(Captioned web image data)
*** Block opens ***

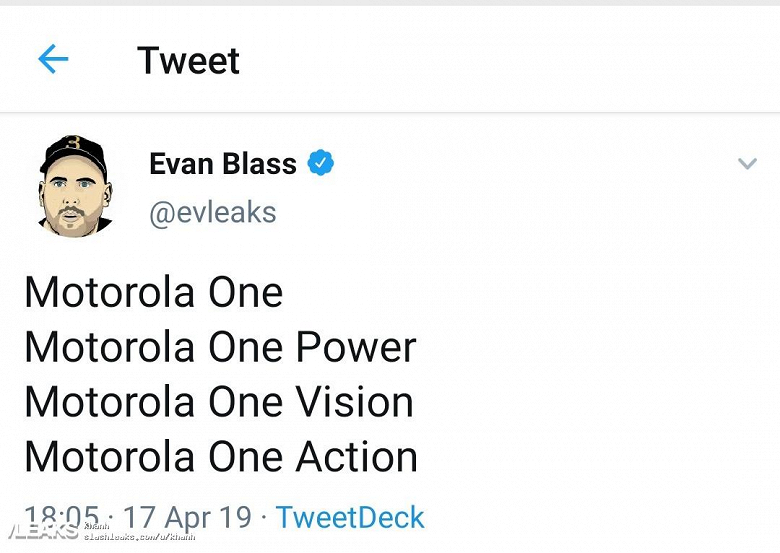 В линейку Motorola One войдут модели Power, Vision и Action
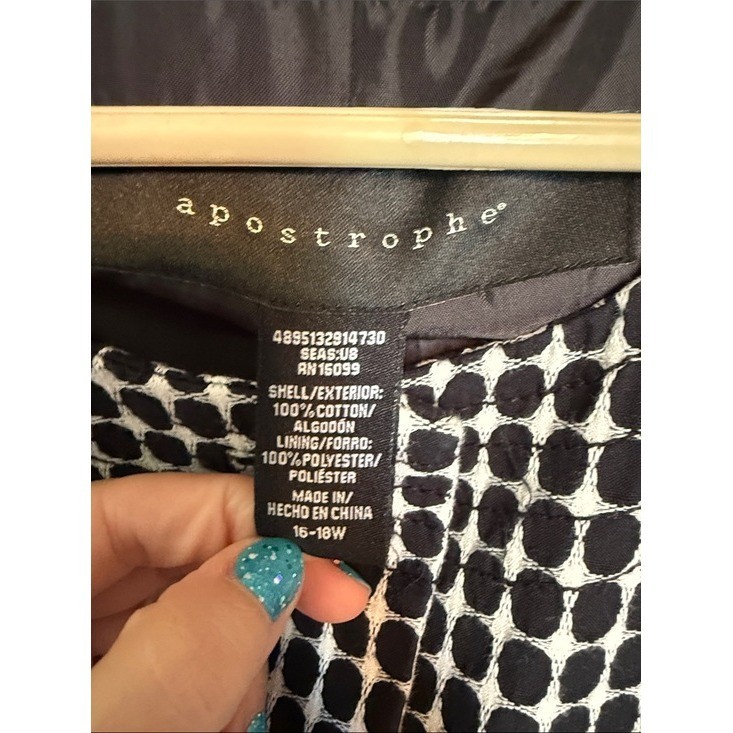Apostrophe Black White Geometric Dot Print Coat Plus Size 16-18W Mod Retro 60’s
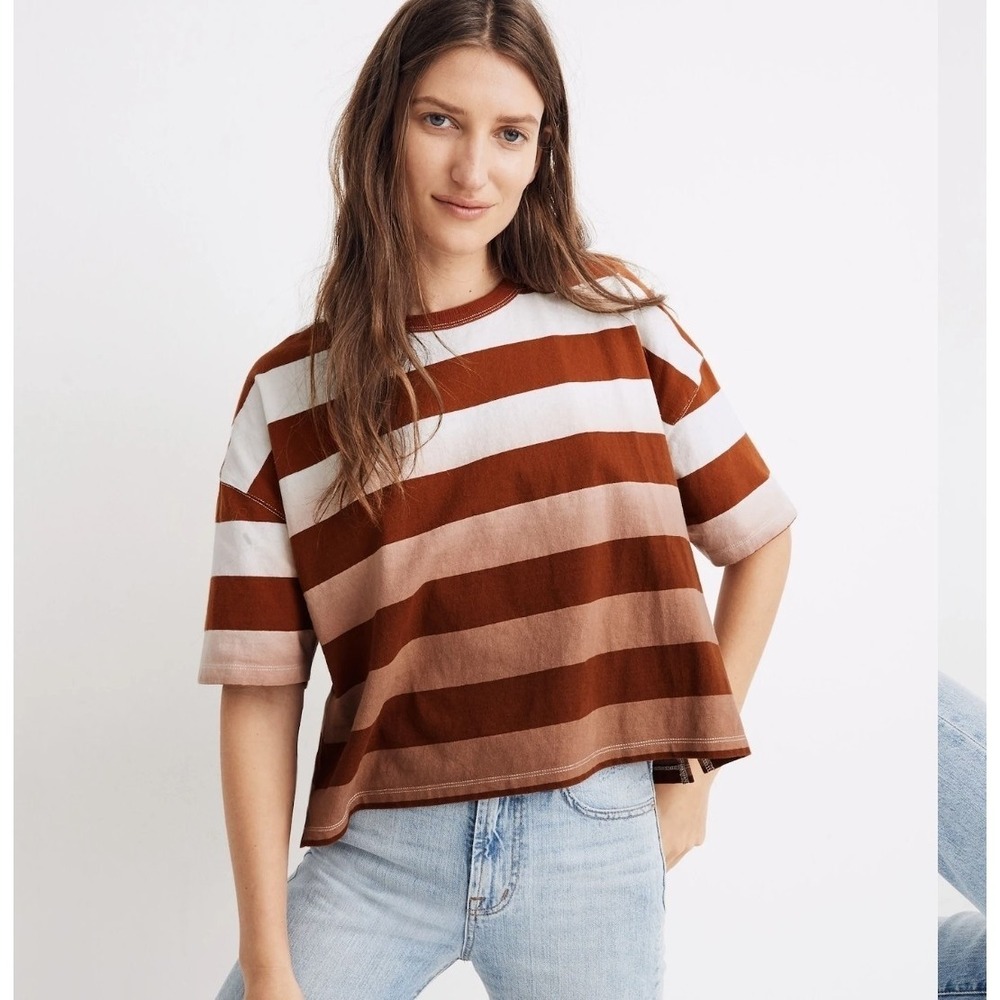 Madewell Dip-Dye Oversized Tee in Groton Stripe - Womens Medium - Cotton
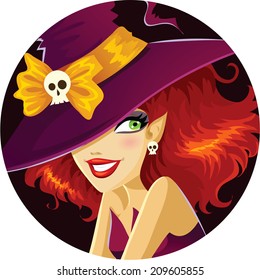 Portrait of cute Halloween witch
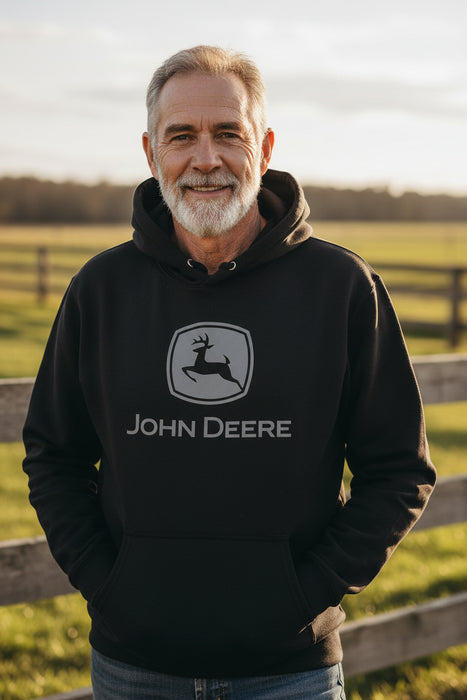 John Deere Men's Black with Grey Logo Hoodie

*** Block closes ***

◆ Activity
Transcribe, without alteration, each line from the one with "Apostrophe Black White" through the last line of the data; no pictures belong in the copy.

◆ Result
Apostrophe Black White Geometric Dot Print Coat Plus Size 16-18W Mod Retro 60’s
 Madewell Dip-Dye Oversized Tee in Groton Stripe - Womens Medium - Cotton
 Portrait of cute Halloween witch
 John Deere Men's Black with Grey Logo Hoodie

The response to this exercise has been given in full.